SELECTED EXCERPT.

This, to my mind, constitutes the quintessence of Sri Swamiji’s proclamation on
December 14th.
Dialoguing
with some conscientious objectors
The
enormity of this claim, the proclamation of chakravartin status, may well be
contested by orthodox custodians of the Hindu spiritual traditions and the
secularists. The custodians may contest this because such thoughts have
previously been unheard of. As far as I know, no spiritual figure in India has
indeed claimed the spiritual right and power to perform this yajna and the
status elevation entailed. However, the reasons offered by Sri Swamiji should
provide at least a threshold justification.
The secularist
is apt to dismiss this claim as an exercise in spiritualist delusion or even
delirium. Sri Swamiji, however, invites us to think beyond such spiritually
orphaned intolerance. I imagine, he would say (with Emmanuel Levinas, who
educated us all about our infinite responsibility towards the suffering and
vulnerable other) that all rational thought remains delirious6. Delirious
rationality of thought remains, after all, all that we have as humans.

DATA LINES.
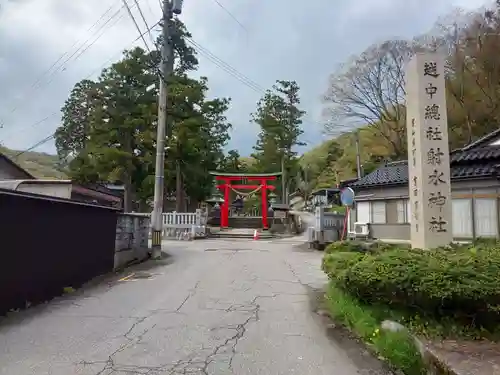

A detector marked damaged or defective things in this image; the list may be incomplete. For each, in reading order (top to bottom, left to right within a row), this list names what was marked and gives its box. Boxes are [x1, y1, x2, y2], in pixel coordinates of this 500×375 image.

cracked asphalt road [0, 239, 386, 374]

AIM.
Answer these questions about the excerpt on Sri Swamiji's proclamation:
1. On what date did the proclamation take place?
2. Besides the secularists, who may contest the claim of chakravartin status?
3. Which thinker is named as having taught about our infinite responsibility towards the suffering and vulnerable other?
The listing has no connection to the text.

FINAL RESULT.
1. December 14th.
2. Orthodox custodians of the Hindu spiritual traditions.
3. Emmanuel Levinas.